Bev flushed. “But whatever happens to Alabama, Kevin should be punished twice over. His acts were threatening. What else could you call writing ‘you will die’ on a poster and putting it on someone’s locker? Stuart Looney’s been nervous walking home in broad daylight.”
Lon leaned forward. “It’s just boys giving each other a hard time. Maybe you wouldn’t understand, but this kind of thing is perfectly natural.”
“You don’t have to explain natural to me,” she said. “I’ve been around teenagers as long as you have, and I’ve seen all sorts of harassment and teasing. I’ve seen boys after they’ve been beaten up. But I haven’t seen anything as mean-spirited and premeditated as this. According to Alabama, this is one incident of many. Stuart destroyed the other posters.”
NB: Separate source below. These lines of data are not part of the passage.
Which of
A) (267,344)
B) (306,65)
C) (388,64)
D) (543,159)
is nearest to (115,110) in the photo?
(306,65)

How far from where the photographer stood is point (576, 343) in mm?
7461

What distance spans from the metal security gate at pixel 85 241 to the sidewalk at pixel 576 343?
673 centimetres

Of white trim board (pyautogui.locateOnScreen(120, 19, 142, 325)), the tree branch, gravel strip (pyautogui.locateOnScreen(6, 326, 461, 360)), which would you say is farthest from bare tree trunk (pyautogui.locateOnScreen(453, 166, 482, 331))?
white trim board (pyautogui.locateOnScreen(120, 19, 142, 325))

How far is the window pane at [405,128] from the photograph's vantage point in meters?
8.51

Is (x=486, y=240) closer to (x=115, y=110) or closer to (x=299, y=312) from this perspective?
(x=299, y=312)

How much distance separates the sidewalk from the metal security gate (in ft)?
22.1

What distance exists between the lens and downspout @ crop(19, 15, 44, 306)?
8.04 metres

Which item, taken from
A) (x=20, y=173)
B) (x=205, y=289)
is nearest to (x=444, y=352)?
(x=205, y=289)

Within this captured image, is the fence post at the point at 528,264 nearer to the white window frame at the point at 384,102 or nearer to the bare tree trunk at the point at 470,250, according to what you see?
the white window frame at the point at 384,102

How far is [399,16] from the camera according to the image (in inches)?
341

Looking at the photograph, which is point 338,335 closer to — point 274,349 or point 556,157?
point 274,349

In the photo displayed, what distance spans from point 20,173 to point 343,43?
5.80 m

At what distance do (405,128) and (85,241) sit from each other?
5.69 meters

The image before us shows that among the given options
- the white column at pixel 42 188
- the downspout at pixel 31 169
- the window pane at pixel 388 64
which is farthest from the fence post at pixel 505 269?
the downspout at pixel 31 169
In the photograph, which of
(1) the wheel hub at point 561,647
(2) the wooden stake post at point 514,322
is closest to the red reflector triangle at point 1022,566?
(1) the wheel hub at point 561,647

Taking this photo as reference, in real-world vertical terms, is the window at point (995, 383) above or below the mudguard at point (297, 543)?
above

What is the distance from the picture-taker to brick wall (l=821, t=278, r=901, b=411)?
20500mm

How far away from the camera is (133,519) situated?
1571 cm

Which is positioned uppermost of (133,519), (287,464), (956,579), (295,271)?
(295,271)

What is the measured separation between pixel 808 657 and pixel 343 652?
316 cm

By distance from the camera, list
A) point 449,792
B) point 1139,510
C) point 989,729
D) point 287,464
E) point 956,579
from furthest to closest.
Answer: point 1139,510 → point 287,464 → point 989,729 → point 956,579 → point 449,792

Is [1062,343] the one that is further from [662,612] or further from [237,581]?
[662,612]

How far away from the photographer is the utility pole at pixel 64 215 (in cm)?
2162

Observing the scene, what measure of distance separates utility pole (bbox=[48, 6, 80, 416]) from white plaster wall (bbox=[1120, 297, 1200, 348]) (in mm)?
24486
“Because he probably didn’t think they were that big a deal until his little friend saw one and he realized he could milk the situation for a little sympathy from a girl.”
How many layers of obtuseness could a person have? “Because he was embarrassed, and scared.” Bev wanted to reach across the desk and whack him with his stapler. “I can’t believe you, Lon. You’re always going on about how we need to be modern and forward-thinking. What is this”—she held up the poster again, which he had barely glanced at—“except the worst kind of Neanderthal bullying? Is this what you want in your school? What if the newspaper got hold of this story?”
He straightened, alarmed. “This is school business.”
“This school is part of the community.”
He narrowed his eyes. “I’m not so sure the community would get behind you on this, Bev.”
“I think they would. It seems to me that your hesitation to bring Kevin Kerrigan to account has a lot to do with the fact that Keith Kerrigan is the mayor, a school board member, and an old golf buddy of yours who helped swing the donation of the computer lab. So basically, if you’re a bigwig in this town, your kid can terrorize younger kids to his heart’s content.”
Red in the face, Lon began to sputter out objections so fast his words tripped over themselves. “Terrorize! Who said . . . Yes, Keith Kerrigan is a good friend and solid member of this community. . . . And no matter what you say, it’s Kevin’s word against Alabama’s.”
“If nothing’s done, I’m going to make a fuss, Lon.”
“Oh, something will be done,” he said, his lips flattening into an implacable line. “Alabama is suspended for three days. Theft and destruction of school property.”
Bev stood up. “I will be at the next school board meeting, and I intend to bring this up with your friend.”
“Keith Kerrigan is a pillar of this community, Bev. A pillar.”
She stood and rolled up the poster. “Fine. When you tell this pillar that his son is suspended for
six days,
I’ll be willing to consider you both pillars. But right now, I think you’re being”—
a weasel
was what she nearly said—“weak.”
Cheeks flaming, she turned to leave as fast as she could, before she gave him enough ammunition to simply fire her on the spot. She probably already had.
He stopped her before she could reach the door. “Bev.”
She pivoted.
He held out his hand. “The poster? I would prefer that you leave it with me.”
She cupped both hands around it. She could just imagine the evidence conveniently disappearing before the school board meeting. “I can’t do that. It belongs to Stuart Looney. Your friend’s son gave it to him.”